=== Seçilmiş Metin ===
------------------------------

Aynı dönemde, 35 dakikalık ‘Aynaroz’un 1000. Yıldönümü’ filminde de Patrik’in bu kıyafeti giydiği ortaya çıktı. Film hakkında acil bir soruşturma başlatıldı. Filmin gösterildiği Rum okullarının müdürleri, Emniyet’e çağırıldı. Film hakkında nihai görüşü bildirmesi için aralarında Tarık Zafer Tunaya’nın da olduğu bir heyet kuruldu. Heyetin kararı ise olacakların işaretiydi âdeta. Film, ‘ulusal yararlara zararlı’ bulunmuştu.
Bu sırada, hükümet, Patrikhane’ye bir darbe daha vurmak için yeni bir karar verdi. İki metropolit, vatandaşlıktan çıkarılarak sınır dışı edilecekti. 13 Nisan günü, dönemin İçişleri Bakanı Orhan Öztrak, iki metropolitin vatandaşlıktan çıkarılacağını ve bu konuda İçişleri Bakanlığı’nca hazırlanan kararnamenin Bakanlar Kurulu’na gönderildiğini söyledi. Öztrak, bu kararın sebebi hakkında ise ‘bu isimler hakkında gizli bir dosya olduğunu ve açıklayamayacağını’ söyledi. Basına yansıyan ‘suçlar’ı arasında ise Emilianos’un Pire’de ev sahibi olması ve 10 bin lira maaş almasına rağmen vergi kaçırması gösteriliyordu. Esas büyük suçu ise dünyevi işlerle uğraşmasıydı. Basına göre, Rum okullarını ziyaret ederek,
‘Yunanistan’dan aldığı talimatları’ bu okullardaki öğrencilere aktarıyordu. Aynı zamanda, soruşturmaya uğrayan filmi Türkiye’ye sokan ve okullarda gösterilmesini sağlayan da Emilianos’tu. Canavaris’in suçu ise daha eskilere dayanıyordu. 6-7 Eylül Olayları sonrasında, İstanbul’da toplanan Dünya Kiliseler Konseyi’ne Türkiye’yi eleştirmiş ve zarara uğratılan kiliseleri gezdirmişti.

------------------------------

=== Veri Kümesinden Alıntı ===

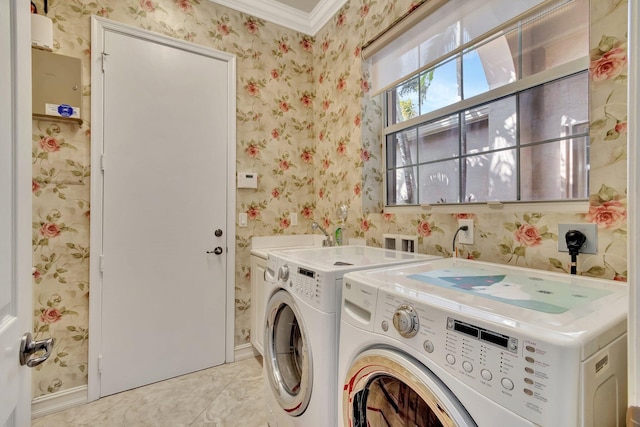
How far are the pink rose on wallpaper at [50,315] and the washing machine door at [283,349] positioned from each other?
4.27 ft

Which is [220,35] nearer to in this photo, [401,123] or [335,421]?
[401,123]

------------------------------

=== Çalışılacak Problem ===
Seçilmiş metnin "Aynı dönemde, 35" sözlerinin geçtiği yerden başlayıp "yararlara zararlı’ bulunmuştu." sözlerinden sonra biten bölümünü harfi harfine tekrarlar mısın? Bu işte materyalin hiçbir rolü yok.

=== Alıştırmanın Çözümü ===
Aynı dönemde, 35 dakikalık ‘Aynaroz’un 1000. Yıldönümü’ filminde de Patrik’in bu kıyafeti giydiği ortaya çıktı. Film hakkında acil bir soruşturma başlatıldı. Filmin gösterildiği Rum okullarının müdürleri, Emniyet’e çağırıldı. Film hakkında nihai görüşü bildirmesi için aralarında Tarık Zafer Tunaya’nın da olduğu bir heyet kuruldu. Heyetin kararı ise olacakların işaretiydi âdeta. Film, ‘ulusal yararlara zararlı’ bulunmuştu.